■ **RECORDS TO PROCESS**
###

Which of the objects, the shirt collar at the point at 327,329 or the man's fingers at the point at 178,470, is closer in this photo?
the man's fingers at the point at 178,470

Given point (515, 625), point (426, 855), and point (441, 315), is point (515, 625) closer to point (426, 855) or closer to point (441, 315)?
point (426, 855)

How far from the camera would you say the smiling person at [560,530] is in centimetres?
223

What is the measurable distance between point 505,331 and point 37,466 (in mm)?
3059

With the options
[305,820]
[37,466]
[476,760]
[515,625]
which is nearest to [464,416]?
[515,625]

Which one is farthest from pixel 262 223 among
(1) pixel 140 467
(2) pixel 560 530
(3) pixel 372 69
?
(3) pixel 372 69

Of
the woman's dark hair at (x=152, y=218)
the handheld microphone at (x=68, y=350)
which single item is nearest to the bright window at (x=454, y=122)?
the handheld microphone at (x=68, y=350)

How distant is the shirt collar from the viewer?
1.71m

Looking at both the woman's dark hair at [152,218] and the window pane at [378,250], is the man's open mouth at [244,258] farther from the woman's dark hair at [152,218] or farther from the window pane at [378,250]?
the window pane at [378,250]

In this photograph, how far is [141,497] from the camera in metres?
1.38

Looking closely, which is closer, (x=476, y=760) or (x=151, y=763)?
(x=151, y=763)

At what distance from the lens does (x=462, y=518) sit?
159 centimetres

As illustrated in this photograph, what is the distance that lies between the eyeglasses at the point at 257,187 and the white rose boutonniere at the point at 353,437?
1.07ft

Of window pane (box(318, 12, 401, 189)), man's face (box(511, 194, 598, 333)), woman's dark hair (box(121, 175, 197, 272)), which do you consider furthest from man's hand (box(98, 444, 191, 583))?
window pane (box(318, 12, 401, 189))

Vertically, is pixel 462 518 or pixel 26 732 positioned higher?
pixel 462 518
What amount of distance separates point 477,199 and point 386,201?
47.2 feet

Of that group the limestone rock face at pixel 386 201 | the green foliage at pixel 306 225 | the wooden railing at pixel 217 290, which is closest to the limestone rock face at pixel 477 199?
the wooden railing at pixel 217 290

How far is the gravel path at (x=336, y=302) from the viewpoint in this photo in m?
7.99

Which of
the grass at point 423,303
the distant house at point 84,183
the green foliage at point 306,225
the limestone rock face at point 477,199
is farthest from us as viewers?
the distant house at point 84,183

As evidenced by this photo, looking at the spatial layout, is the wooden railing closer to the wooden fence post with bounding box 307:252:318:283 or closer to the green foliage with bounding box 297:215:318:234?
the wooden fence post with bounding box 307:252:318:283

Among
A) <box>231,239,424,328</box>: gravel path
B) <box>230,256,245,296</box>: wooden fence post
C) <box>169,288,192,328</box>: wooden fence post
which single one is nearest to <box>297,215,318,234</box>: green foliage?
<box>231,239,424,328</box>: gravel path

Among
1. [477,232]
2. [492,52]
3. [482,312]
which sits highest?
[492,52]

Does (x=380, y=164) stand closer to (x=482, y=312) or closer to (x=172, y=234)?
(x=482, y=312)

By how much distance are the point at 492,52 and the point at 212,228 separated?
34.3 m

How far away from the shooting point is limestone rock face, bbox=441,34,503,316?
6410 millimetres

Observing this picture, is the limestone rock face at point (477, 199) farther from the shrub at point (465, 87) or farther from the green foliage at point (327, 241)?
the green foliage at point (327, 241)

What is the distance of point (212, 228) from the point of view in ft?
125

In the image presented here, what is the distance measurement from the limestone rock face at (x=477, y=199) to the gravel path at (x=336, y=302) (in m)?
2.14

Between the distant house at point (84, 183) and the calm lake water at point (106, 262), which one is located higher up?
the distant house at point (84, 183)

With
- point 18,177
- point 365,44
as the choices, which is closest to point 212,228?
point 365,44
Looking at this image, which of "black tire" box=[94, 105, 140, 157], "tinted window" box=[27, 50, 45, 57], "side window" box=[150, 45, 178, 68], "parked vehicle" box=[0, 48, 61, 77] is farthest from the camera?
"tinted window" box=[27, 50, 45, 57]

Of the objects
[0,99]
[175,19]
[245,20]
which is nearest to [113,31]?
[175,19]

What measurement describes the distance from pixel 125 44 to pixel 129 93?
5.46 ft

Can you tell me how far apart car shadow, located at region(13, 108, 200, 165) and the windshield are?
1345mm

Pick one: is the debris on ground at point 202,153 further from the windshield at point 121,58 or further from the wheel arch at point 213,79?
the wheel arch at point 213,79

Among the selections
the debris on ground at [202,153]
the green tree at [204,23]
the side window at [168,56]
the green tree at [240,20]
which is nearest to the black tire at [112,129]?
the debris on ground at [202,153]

###

■ **DO THIS**
Write the whole listing out again. Keep every line exactly as it is.

■ **REPLY**
Which of the objects, the shirt collar at the point at 327,329 or the man's fingers at the point at 178,470, is closer in this photo?
the man's fingers at the point at 178,470

Given point (515, 625), point (426, 855), and point (441, 315), is point (515, 625) closer to point (426, 855) or closer to point (441, 315)?
point (426, 855)

How far from the camera would you say the smiling person at [560,530] is in centimetres?
223

What is the measurable distance between point 505,331 and point 37,466 (in mm)?
3059

With the options
[305,820]
[37,466]
[476,760]
[515,625]
which is nearest to [464,416]?
[515,625]

Which one is farthest from pixel 262 223 among
(1) pixel 140 467
(2) pixel 560 530
(3) pixel 372 69
?
(3) pixel 372 69

Of
the woman's dark hair at (x=152, y=218)
the handheld microphone at (x=68, y=350)
which single item is nearest to the bright window at (x=454, y=122)?
the handheld microphone at (x=68, y=350)

How distant is the shirt collar from the viewer?
1.71m

Looking at both the woman's dark hair at [152,218] and the window pane at [378,250], is the man's open mouth at [244,258] farther from the woman's dark hair at [152,218] or farther from the window pane at [378,250]?
the window pane at [378,250]

In this photograph, how far is [141,497] from the camera in metres?
1.38

Looking closely, which is closer, (x=476, y=760) or (x=151, y=763)?
(x=151, y=763)

At what distance from the lens does (x=462, y=518) sit?
159 centimetres

As illustrated in this photograph, what is the distance that lies between the eyeglasses at the point at 257,187 and the white rose boutonniere at the point at 353,437?
1.07ft

Of window pane (box(318, 12, 401, 189)), man's face (box(511, 194, 598, 333)), woman's dark hair (box(121, 175, 197, 272)), which do you consider furthest from man's hand (box(98, 444, 191, 583))?
window pane (box(318, 12, 401, 189))

Vertically, is pixel 462 518 or pixel 26 732 positioned higher?
pixel 462 518
What amount of distance separates point 477,199 and point 386,201?
47.2 feet

Of that group the limestone rock face at pixel 386 201 | the green foliage at pixel 306 225 | the wooden railing at pixel 217 290, which is closest to the limestone rock face at pixel 477 199?
the wooden railing at pixel 217 290

How far is the gravel path at (x=336, y=302) from the viewpoint in this photo in m?
7.99

Which of
the grass at point 423,303
the distant house at point 84,183
the green foliage at point 306,225
the limestone rock face at point 477,199
is farthest from us as viewers?
the distant house at point 84,183

As evidenced by this photo, looking at the spatial layout, is the wooden railing closer to the wooden fence post with bounding box 307:252:318:283 or closer to the green foliage with bounding box 297:215:318:234?
the wooden fence post with bounding box 307:252:318:283

Among
A) <box>231,239,424,328</box>: gravel path
B) <box>230,256,245,296</box>: wooden fence post
C) <box>169,288,192,328</box>: wooden fence post
which single one is nearest to <box>297,215,318,234</box>: green foliage?
<box>231,239,424,328</box>: gravel path

Among
1. [477,232]
2. [492,52]
3. [482,312]
which sits highest?
[492,52]

Does (x=380, y=164) stand closer to (x=482, y=312) or closer to (x=172, y=234)?
(x=482, y=312)

By how much distance are the point at 492,52 and the point at 212,228 separated?
34.3 m

How far away from the shooting point is limestone rock face, bbox=441,34,503,316?
6410 millimetres

Observing this picture, is the limestone rock face at point (477, 199) farther from the shrub at point (465, 87) or farther from the green foliage at point (327, 241)?
the green foliage at point (327, 241)

What is the distance of point (212, 228) from the point of view in ft?
125

In the image presented here, what is the distance measurement from the limestone rock face at (x=477, y=199) to the gravel path at (x=336, y=302) (in m)?
2.14

Between the distant house at point (84, 183) and the calm lake water at point (106, 262), which one is located higher up?
the distant house at point (84, 183)

With
- point 18,177
- point 365,44
as the choices, which is closest to point 212,228?
point 365,44
Looking at this image, which of "black tire" box=[94, 105, 140, 157], "tinted window" box=[27, 50, 45, 57], "side window" box=[150, 45, 178, 68], "parked vehicle" box=[0, 48, 61, 77] is farthest from the camera?
"tinted window" box=[27, 50, 45, 57]

Of the objects
[0,99]
[175,19]
[245,20]
which is nearest to [113,31]?
[175,19]

What measurement describes the distance from pixel 125 44 to pixel 129 93?
5.46 ft

Can you tell me how far apart car shadow, located at region(13, 108, 200, 165) and the windshield are?
1345mm

Pick one: is the debris on ground at point 202,153 further from the windshield at point 121,58 or further from the wheel arch at point 213,79?
the wheel arch at point 213,79

Among the selections
the debris on ground at [202,153]
the green tree at [204,23]
the side window at [168,56]
the green tree at [240,20]
which is nearest to the black tire at [112,129]?
the debris on ground at [202,153]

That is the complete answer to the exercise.